La colorazione è argentea con la caratteristica macchia scura in corrispondenza delle estremità delle pinna dorsale, caudale e anale. Con l’età compaiono anche altre piccole macchie scure sui fianchi all’altezza delle pinne pettorali. Gli individui giovani prediligono il basso fondo, in corrispondenza di scogli affioranti e sono soliti nuotare sotto il pelo dell’acqua un po’ come fa l’aguglia. A mio avviso sono tra i pesci più difficoltosi da fotografare, infatti, hanno una mobilità incredibile, effettuano continui cambi e inversioni di rotta, e considerando le ridotte dimensioni mettono a dura prova le capacità del “cacciafotosub”. L’avvicinamento deve essere condotto come per l’aguglia, quindi paralleli alla rotta del pesce riducendo le distanze. Tali distanze non dovranno essere mai inferiori ai 70 centimetri se vorremo che sul fotogramma si ottenga un buon rapporto di riproduzione.Per fotografare i pelagici occorrono: un’anfibia corredata di ottica 35 mm o meglio 80 mm e un flash di media potenza, oppure una scafandrata con ottica da 60 mm o 105 mm e flash sempre di media potenza o con controllo TTL (through the lens). Se abbiamo buone probabilità di incontrare soggetti medio-grandi, è consigliabile montare il 35 sull’anfibia e il 60 mm sulla scafandrata: in questo modo potremo inquadrare il nostro soggetto per intero, senza essere costretti ad allontanarci da esso.

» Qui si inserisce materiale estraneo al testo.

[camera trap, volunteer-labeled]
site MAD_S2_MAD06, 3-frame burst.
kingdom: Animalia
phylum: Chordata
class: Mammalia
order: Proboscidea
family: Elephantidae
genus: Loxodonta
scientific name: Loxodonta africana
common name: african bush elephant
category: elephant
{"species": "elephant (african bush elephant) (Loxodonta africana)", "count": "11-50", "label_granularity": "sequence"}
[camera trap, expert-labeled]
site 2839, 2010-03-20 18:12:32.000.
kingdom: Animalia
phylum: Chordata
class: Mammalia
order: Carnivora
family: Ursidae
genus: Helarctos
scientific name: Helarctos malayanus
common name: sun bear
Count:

Non bisogna dimenticare che questi animali, proprio per la loro colorazione argentea, riflettono la luce come degli specchi e pertanto sarà nostra cura angolare a 45° il flash rispetto all’asse ottico e scattare quando il pesce si troverà leggermente obliquo rispetto al piano pellicola. Potremo utilizzare un tempo di scatto compreso tra 1/60 e 1/125, come diaframma f/8 per i soggetti fotografati alla distanza di un metro e f/11-16-22 per quelli più vicini.
Un altro consiglio: utilizzate 1/60 quando volete recuperare la luce ambiente ed otterrete il colore dell’acqua, che circonda il soggetto inquadrato, di un azzurro chiaro; se utilizzerete 1/125 il colore dell’acqua sarà di un azzurro intenso, tendente al blu.
La soluzione ideale? Questione di gusti!